Riset obat, yang dulu butuh waktu bertahun-tahun, kini bisa dipangkas jauh lebih singkat berkat Artificial Intelligence (AI). Tapi, di balik kecepatan itu, muncul satu pertanyaan yang sama pentingnya: seberapa aman hasil riset yang dipercepat mesin ini kalau sampai ke tangan pasien?
Cara lama mencari kandidat obat mengharuskan peneliti menguji ribuan bahkan jutaan senyawa kimia satu per satu di laboratorium, proses yang mahal, lambat, dan sering berujung kegagalan. Dengan machine learning, tahap penyaringan awal ini bisa jauh lebih cepat karena algoritma mampu mempelajari pola dari data dalam skala besar. Studi di jurnal Nature Reviews Drug Discovery mencatat bahwa penerapan AI kini merambah berbagai tahap riset obat, mulai dari prediksi target molekuler sampai desain uji klinis (Vamathevan et al., 2019).
Bukti paling sering dibahas soal kecepatan ini adalah penemuan halicin, kandidat antibiotik baru dari tim MIT yang ditemukan lewat deep learning. Senyawa ini terbukti efektif melawan sejumlah bakteri yang sudah resisten terhadap antibiotik biasa, sesuatu yang sebelumnya sulit ditemukan lewat metode konvensional (Stokes et al., 2020).

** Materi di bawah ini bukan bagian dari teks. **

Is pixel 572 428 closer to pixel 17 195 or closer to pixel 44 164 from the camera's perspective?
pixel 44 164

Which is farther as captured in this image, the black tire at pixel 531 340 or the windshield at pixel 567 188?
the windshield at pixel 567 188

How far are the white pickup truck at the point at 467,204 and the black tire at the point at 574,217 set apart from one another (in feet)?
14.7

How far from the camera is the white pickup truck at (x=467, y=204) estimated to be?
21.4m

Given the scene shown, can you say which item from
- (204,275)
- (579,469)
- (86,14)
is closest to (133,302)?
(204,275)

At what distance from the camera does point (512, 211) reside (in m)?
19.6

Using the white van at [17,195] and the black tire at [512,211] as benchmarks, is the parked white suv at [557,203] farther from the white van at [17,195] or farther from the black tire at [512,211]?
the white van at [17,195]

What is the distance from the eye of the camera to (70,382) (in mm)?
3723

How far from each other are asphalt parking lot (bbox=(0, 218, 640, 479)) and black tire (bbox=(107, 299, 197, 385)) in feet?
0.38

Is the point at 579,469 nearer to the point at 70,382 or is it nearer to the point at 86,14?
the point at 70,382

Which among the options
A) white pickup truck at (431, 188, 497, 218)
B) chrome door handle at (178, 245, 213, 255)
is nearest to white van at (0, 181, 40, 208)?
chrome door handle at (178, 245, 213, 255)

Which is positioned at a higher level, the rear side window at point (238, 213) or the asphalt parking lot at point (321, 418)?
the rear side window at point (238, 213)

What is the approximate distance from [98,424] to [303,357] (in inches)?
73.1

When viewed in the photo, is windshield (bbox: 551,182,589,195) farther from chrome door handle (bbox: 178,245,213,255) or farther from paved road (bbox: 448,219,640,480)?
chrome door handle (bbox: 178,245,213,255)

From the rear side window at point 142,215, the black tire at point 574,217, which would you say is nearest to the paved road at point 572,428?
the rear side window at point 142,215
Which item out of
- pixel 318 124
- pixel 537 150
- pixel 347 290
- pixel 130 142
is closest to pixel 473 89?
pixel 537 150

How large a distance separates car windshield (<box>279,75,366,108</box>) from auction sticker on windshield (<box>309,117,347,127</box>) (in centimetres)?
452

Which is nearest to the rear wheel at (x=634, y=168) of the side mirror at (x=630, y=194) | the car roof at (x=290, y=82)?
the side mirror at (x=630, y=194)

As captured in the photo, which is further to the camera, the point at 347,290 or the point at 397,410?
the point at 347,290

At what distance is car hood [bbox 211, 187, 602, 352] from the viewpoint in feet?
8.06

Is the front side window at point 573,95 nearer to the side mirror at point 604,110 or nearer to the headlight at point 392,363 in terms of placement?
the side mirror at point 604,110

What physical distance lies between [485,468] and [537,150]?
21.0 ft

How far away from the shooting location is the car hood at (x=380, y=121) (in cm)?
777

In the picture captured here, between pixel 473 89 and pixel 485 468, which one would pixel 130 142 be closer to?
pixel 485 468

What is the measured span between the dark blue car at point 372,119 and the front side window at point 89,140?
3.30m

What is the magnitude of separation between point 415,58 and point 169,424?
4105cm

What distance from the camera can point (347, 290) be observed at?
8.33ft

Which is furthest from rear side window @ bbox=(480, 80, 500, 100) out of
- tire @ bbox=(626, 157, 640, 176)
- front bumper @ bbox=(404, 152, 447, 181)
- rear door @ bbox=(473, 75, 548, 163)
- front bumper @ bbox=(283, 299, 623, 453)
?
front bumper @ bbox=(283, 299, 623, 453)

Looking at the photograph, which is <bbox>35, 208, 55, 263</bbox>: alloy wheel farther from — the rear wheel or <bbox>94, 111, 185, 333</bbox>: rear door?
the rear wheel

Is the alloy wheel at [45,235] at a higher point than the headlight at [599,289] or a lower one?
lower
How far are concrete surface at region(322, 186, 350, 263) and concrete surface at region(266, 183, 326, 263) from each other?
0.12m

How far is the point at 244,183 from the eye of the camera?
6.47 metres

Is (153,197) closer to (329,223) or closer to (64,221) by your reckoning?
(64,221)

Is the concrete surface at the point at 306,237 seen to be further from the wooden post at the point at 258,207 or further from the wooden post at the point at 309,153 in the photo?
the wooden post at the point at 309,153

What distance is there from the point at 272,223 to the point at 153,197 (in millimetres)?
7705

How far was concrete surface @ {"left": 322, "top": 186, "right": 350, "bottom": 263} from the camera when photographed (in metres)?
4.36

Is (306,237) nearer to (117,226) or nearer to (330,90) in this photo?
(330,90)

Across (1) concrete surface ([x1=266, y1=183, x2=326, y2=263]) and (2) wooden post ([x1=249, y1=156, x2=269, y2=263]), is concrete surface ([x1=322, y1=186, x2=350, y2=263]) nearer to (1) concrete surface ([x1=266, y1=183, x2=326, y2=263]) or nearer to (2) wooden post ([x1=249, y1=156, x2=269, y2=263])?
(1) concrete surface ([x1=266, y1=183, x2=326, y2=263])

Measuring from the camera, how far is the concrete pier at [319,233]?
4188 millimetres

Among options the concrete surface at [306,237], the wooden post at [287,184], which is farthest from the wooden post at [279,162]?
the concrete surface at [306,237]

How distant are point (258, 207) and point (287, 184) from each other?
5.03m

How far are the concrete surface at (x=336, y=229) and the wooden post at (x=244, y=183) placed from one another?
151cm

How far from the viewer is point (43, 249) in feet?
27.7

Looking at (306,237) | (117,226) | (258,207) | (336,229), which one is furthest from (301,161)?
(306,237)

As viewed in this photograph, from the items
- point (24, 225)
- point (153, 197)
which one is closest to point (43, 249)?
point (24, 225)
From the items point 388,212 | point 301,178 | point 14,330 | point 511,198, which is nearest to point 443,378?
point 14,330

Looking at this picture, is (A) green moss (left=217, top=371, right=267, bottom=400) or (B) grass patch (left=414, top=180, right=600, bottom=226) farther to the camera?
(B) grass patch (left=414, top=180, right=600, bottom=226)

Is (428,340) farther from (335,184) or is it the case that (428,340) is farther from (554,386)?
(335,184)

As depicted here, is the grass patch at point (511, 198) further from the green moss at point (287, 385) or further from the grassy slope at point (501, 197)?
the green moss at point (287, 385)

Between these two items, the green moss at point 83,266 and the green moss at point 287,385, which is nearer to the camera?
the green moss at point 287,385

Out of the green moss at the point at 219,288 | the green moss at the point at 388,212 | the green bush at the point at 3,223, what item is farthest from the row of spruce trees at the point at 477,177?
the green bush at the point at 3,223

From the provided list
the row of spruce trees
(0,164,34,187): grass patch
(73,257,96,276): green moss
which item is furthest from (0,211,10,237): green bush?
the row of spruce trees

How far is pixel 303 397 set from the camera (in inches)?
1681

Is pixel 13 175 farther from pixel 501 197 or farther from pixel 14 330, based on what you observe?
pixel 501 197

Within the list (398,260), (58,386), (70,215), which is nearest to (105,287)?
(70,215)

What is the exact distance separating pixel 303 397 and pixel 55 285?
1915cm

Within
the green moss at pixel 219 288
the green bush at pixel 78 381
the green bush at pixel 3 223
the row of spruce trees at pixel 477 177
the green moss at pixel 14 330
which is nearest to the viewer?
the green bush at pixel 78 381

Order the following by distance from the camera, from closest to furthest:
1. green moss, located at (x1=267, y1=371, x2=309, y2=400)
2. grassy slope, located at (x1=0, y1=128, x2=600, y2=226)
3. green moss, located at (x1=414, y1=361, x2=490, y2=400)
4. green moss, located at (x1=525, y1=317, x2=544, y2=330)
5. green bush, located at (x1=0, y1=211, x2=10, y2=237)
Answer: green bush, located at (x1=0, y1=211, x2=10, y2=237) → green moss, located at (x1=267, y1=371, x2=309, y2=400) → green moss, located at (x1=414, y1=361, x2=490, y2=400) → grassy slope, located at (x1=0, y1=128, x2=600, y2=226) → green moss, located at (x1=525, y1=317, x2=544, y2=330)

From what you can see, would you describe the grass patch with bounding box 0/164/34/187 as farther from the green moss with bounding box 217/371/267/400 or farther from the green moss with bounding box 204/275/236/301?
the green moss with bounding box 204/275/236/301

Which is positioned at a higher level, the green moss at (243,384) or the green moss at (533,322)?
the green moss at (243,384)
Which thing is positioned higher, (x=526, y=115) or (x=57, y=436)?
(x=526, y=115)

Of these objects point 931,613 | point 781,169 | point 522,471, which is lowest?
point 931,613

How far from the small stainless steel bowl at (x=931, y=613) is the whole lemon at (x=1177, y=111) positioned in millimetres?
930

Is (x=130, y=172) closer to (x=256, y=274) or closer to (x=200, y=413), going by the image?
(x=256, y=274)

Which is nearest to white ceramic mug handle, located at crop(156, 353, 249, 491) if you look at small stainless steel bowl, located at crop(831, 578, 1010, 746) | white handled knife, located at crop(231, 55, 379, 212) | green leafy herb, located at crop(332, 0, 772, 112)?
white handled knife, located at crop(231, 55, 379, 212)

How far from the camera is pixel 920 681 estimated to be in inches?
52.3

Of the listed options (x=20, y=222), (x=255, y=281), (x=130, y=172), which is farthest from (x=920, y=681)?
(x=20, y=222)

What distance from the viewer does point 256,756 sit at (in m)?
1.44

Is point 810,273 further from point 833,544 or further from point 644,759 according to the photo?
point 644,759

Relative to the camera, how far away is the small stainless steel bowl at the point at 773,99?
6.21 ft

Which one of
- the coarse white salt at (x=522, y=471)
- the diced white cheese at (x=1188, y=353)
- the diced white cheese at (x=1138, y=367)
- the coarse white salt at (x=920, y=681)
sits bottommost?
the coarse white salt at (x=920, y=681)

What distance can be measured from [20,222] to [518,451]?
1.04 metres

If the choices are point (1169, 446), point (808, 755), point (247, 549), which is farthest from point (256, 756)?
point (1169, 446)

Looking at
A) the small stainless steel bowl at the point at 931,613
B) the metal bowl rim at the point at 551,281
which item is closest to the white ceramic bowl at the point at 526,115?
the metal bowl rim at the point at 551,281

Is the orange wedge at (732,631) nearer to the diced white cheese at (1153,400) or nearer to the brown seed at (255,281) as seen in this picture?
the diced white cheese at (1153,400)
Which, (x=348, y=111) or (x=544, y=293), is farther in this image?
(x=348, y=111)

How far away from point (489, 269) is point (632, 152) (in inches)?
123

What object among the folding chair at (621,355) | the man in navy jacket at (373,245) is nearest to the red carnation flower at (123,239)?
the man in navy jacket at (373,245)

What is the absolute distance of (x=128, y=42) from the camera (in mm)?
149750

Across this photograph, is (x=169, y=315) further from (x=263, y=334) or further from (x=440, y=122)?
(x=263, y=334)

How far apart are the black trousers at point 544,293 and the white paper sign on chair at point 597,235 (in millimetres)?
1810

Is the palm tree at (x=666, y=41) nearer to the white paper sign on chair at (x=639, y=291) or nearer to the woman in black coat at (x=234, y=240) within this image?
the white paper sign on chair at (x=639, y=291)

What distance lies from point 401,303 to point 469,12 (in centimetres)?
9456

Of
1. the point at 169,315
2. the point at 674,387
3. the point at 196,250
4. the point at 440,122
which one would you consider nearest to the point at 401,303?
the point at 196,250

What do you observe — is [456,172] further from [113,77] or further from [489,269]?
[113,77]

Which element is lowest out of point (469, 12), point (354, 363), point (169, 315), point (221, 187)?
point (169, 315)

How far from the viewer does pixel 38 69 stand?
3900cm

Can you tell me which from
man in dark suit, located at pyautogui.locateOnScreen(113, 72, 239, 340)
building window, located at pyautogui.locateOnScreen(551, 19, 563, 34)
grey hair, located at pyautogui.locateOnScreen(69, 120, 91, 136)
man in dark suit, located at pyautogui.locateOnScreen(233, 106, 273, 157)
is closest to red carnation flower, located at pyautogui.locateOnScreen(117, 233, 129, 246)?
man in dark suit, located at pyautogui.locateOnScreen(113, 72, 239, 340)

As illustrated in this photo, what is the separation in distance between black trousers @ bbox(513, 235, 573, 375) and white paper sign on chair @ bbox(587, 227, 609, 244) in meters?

Kecepatan Bukan Jaminan Keamanan
Namun, kecepatan riset yang meningkat pesat ini justru memunculkan pertanyaan baru soal keamanan. AI memang bisa menyaring kandidat obat lebih cepat, tapi proses pembuktian ilmiah tetap harus dilalui dengan standar yang sama ketatnya. Uji praklinis, uji klinis fase I sampai III pada manusia, dan tinjauan dari lembaga regulator tetap wajib dijalani. AI mempersempit senyawa yang perlu diteliti, bukan menghilangkan tahapan yang memang dibutuhkan demi keamanan pasien.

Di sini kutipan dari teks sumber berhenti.